Kostenfalle: an der Spezifikation vorbeiplanen
Viele Unternehmen haben Over-Engineering im eigenen Haus als Kostentreiber zu Beginn der Produktentwicklung gar nicht auf ihrer Agenda. Das lässt sich auch durch die Vielfalt der Schnittstellen erklären – ein technischer Dialog zwischen den Ingenieuren des Auftraggebers und den ausführenden Konstrukteuren beim Auftragnehmer ist keinesfalls Standard. Das hat Konsequenzen, denn
den Produktentstehungsprozess gibt es nicht. Unternehmen denken in Variationen und handeln zunehmend agil. Konstrukteure orientieren sich grob an dem, was etwa im Maschinenbaustudium gelehrt wird
[2]. So ist der Produktentstehungsprozess u. a. angelehnt an den Leitfaden der Wissenschaftlichen Gesellschaft für Produktentwicklung (WiGeP) und wird grob in folgende Phasen unterteilt:
- Produktplanung (Bedarfsermittlung, Ideenfindung, Machbarkeitsstudie)
- Produktentwicklung (Auslegung, Design)
- Produktion (Fertigungsplanung, Fertigung, Montage, Inbetriebnahme)

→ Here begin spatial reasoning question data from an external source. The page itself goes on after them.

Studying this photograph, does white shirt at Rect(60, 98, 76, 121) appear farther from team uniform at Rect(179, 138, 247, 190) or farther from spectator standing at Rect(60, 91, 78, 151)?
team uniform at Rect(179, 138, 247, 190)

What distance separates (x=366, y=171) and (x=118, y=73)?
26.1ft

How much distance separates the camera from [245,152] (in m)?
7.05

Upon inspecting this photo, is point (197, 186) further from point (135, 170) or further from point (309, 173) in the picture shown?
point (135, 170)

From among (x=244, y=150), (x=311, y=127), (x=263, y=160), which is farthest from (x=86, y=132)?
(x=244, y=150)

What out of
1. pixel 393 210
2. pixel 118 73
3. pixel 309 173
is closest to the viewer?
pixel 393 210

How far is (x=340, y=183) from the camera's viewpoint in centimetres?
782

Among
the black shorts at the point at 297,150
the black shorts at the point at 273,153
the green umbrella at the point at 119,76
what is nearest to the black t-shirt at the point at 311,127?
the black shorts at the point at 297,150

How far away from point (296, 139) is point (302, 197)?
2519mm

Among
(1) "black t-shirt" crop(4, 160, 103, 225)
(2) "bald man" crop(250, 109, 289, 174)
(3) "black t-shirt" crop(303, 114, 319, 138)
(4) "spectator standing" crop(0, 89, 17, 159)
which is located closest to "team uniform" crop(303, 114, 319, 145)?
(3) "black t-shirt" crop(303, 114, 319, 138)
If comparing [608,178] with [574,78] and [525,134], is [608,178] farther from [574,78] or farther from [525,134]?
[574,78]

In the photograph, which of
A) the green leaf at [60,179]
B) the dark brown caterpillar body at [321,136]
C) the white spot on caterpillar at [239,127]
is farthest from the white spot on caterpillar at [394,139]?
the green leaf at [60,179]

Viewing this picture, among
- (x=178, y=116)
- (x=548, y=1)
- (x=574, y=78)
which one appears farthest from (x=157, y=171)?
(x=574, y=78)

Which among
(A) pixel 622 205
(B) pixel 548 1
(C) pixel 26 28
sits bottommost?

Auffällig ist auch, dass der Produktentstehungsprozess zu selten als Teil des Produktlebenszyklus betrachtet wird. Die Konsequenz: Betrieb, Instandhaltung und nicht zuletzt Entsorgung oder Wiederverwendung bzw. Wiederverwertung des Produktes werden nicht ausreichend berücksichtigt. Auch das fördert Over-Engineering. Ein Beispiel
[3] aus der Praxis veranschaulicht die Folgen: Ein Ingenieur hatte ein Fertigungskonzept zu optimieren. Es handelte sich um einen voll automatisierten Prozess, bei dem eine Station bereitgestellte Leckage-Schwämme in ein Endprodukt fügt. Dieser Vorgang bedarf keiner besonders hohen Kraft – ein klassischer Pick-and-Place Prozess. Das Untergestell, die Jochplatte sowie die Säulen, die die pneumatischen Achsen trugen, waren nach Aussagen des Ingenieurs aber so ausgelegt, als müsse der Schwamm mit 10.000 Newton verpresst werden. Nach Meinung des Experten wäre eine leichtere und günstigere Maschinenkonstruktion ausreichend gewesen für die Anforderungen des Kunden. Die Folgen: Mehrkosten beim Material und in der Konstruktion. Mehrwerte: keine.
Ohne Dialog sind konstruktive Ideen oft zu viel des Guten
Es kann davon ausgegangen werden, dass sich das Dilemma durch bessere Kommunikation hätte vermeiden lassen. Denn ob ein entwickeltes Produkt tatsächlich alle Vorgaben des Kunden erfüllt, lässt sich erst nach dem Verkauf und einer Auswertung der Umsatzzahlen und Deckungsbeiträge exakt beziffern. Zwar unterstützen Software-Tools, Analysen und Annahmen in der Planungsphase – aber Gewissheit gibt es erst nach der Inbetriebnahme und erfolgreicher Produktion.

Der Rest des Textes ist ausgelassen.